ACTIONS TO TAKE -
**A.** Please rewrite the article on the Amphibious Ready Group from "Gamechanger : The" to "2010 (Credit: 26th MEU)", putting "tiltrotor" wherever "Osprey" appears.
**B.** Write the next part of the article on the Amphibious Ready Group, following on from its final sentence.

PASSAGE FOR REVIEW -
Gamechanger : The Evolving Amphibious Ready Group

05/02/2011

An Interview With General “Dog” Davis

 

Flight deck crew members prepare an MV-22 Osprey with Marine Medium Tiltrotor Squadron 266, 26th Marine Expeditionary Unit, for take off during flight operations aboard USS Kearsarge, April 23, 2010. (Credit: 26th MEU)Flight deck crew members prepare an MV-22 Osprey with Marine Medium Tiltrotor Squadron 266, 26th Marine Expeditionary Unit, for take off during flight operations aboard USS Kearsarge, April 23, 2010 (Credit: 26th MEU)

 

05/02/2011 – Recently, Second Line of Defense looked at the role of the ARG and the evolution of the ARG in the years ahead.  A key point was that the newly empowered ARG with an Osprey, F-35B, and CH-53K helo would become a gamechanger. The flexibility of the ARG was laid out by the former 15th MEU commander, “Ozzie” Osborn.  The evolving role of the ARG was discussed by Vince Martinez. The USMC planning for a newly configured ARG was discussed by Ed Timperlake.  And the capabilities of the newly empowered ARG was introduced by Robbin Laird. We argued that “[the] force can of course secure an airfield for humanitarian airlift; the picket fence of the F-35s replace the AWACs and can guide coalition airpower into Libyan airspace to support agreed upon missions.  The USAF does not need to move a large air operation into place to send combat air; the USN does not need to move a large aircraft carrier battle group into place to prepare to strike Libya.

DATA BELOW -
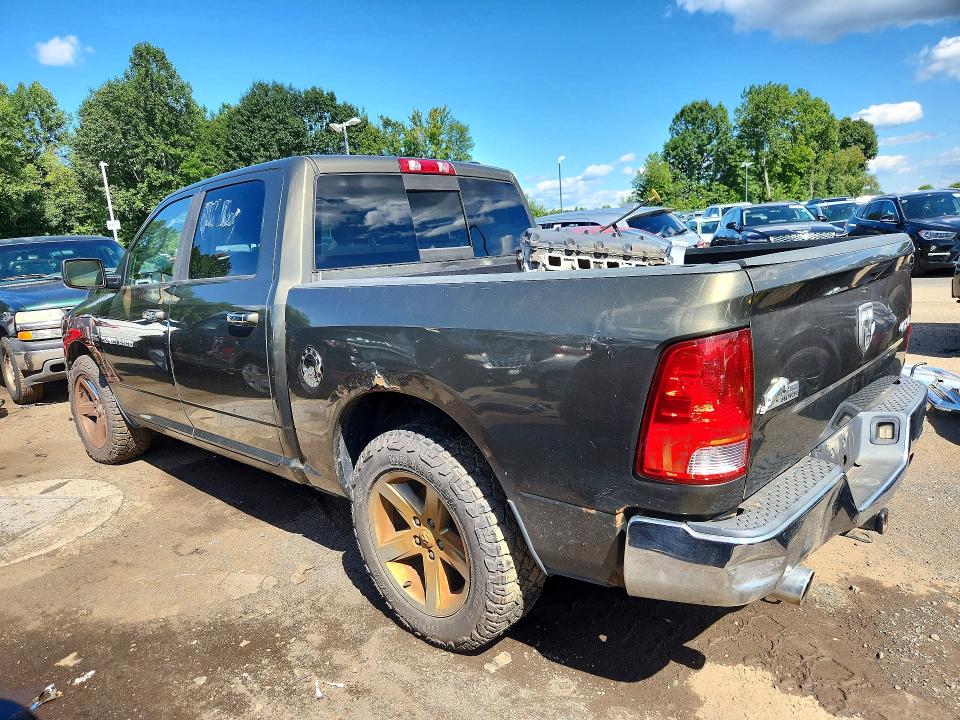 66565586 :رقم المزاد ، 1C6RD7LT2CS114026 vin ، 2012 Dodge Ram 1500 مزاد بيع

RESPONSES BY ITEM NUMBER -
**A.**
Gamechanger : The Evolving Amphibious Ready Group

05/02/2011

An Interview With General “Dog” Davis

 

Flight deck crew members prepare an MV-22 tiltrotor with Marine Medium Tiltrotor Squadron 266, 26th Marine Expeditionary Unit, for take off during flight operations aboard USS Kearsarge, April 23, 2010. (Credit: 26th MEU)Flight deck crew members prepare an MV-22 tiltrotor with Marine Medium Tiltrotor Squadron 266, 26th Marine Expeditionary Unit, for take off during flight operations aboard USS Kearsarge, April 23, 2010 (Credit: 26th MEU)

**B.**
What the newly equipped ARG does is provide a significant shaping function for the President.  And this shaping function allows significant flexibility and, is in fact, a redefinition of the dichotomy between hard and soft power. The USN-USMC amphibious team can provide for a wide-range of options for the President simply by being offshore, with 5th generation aircraft capability on board which provides 360 situational awareness, deep visibility over the air and ground space, and carrying significant capability on board to empower a full spectrum force as needed.”

The evolution of the ARG and its impact on national security policy was discussed during a March 2011 interview with General “Dog” Davis. General Davis is currently the Commander of the 2nd Marine Aircraft Wing at Cherry Point, North Carolina. His last position was in the Pentagon as Deputy Assistant Commandant for Aviation. He has two sons, both currently serving in the USMC.

 

SLD: How would you describe the changes, which the new aircraft provide to enhance the capabilities of the ARG?

General Davis: I would start with the impact of the Osprey.  The range and speed of the Osprey create a whole different situation in terms of the radius of operational impact of the ARG. Let me give you an example of what I am talking about.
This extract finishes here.